There may be some more twists and turns, but Congress has to get ready for its next fiscal crisis, scheduled for mid-October when the debt limit is reached. The outcome of the current standoff was accurately summarized last Friday by Sen. Tom Coburn, R-Ariz., a vocal critic of his fellow party members who still think the Democrats will blink at the last minute.
“You do not take a hostage you are not going to for sure shoot. And we will not for sure shoot this hostage,” Coburn said.
A lot of polls have been conducted to measure the public response to the prospect of a shutdown, which proved so unpopular when the Newt Gingrich-led Congress let one happen in 1995. None of them are likely to be as important to the outcome of this battle as a Gallup Poll of uninsured Americans about what they intend to do when public enrollment in the new health exchanges begins Tuesday.
It can be read both ways, and will be. The poll says 25 percent of the uninsured intend to pay the fine rather than sign up for government-mandated health insurance, which will be a sign to Republicans that even among the uninsured, there’s a hard-core opposition to the law.
The poll shows that 65 percent of those polled do intend to sign up, which will be a sign to Democrats that the numbers, and time, are solidly on their side. From the first talk of death panels, opposition to ObamaCare has been intensely hyperbolized, to the point where even a modestly successful launch for the next stage of the law’s implementation can be dressed up to look like a major victory for the Administration.
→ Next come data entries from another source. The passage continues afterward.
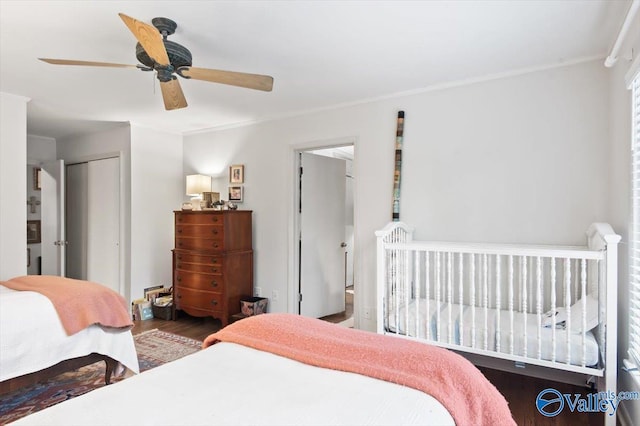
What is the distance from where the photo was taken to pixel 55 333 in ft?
7.21

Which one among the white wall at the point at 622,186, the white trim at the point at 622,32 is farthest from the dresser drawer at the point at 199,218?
the white trim at the point at 622,32

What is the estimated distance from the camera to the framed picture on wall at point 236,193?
4.33 m

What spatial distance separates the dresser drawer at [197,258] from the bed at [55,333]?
1.36 meters

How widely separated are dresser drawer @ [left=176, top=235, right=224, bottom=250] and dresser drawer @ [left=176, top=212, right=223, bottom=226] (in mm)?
187

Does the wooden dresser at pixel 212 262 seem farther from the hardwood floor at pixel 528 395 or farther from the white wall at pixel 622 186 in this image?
the white wall at pixel 622 186

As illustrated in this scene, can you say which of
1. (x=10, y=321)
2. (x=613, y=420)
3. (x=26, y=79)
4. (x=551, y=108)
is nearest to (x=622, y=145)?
(x=551, y=108)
Strategically, the Republicans would probably have been better off to let the new system accumulate its share of botched starts and failures instead of trying to head it off before the health exchanges and the Medicaid expansion kick in.
But there’s a certain amount of truth in the Democratic claim that Republicans fear the success of ObamaCare more than its failure. They understand that when millions of Americans begin participating in the system, the debate will shift, as it has in the United Kingdom, to one about what to do with a program they can’t get rid of.
To put it a little differently, Republican politics has been organized around resistance to ObamaCare for the past six years, and they hate to let it go. So for one last weekend, the congressional Republicans fought that good fight legislators fight in their concluding hours and — symbolically, at least — drank the bar dry.
Now the weekend has hung over into the week, and the serious headache begins.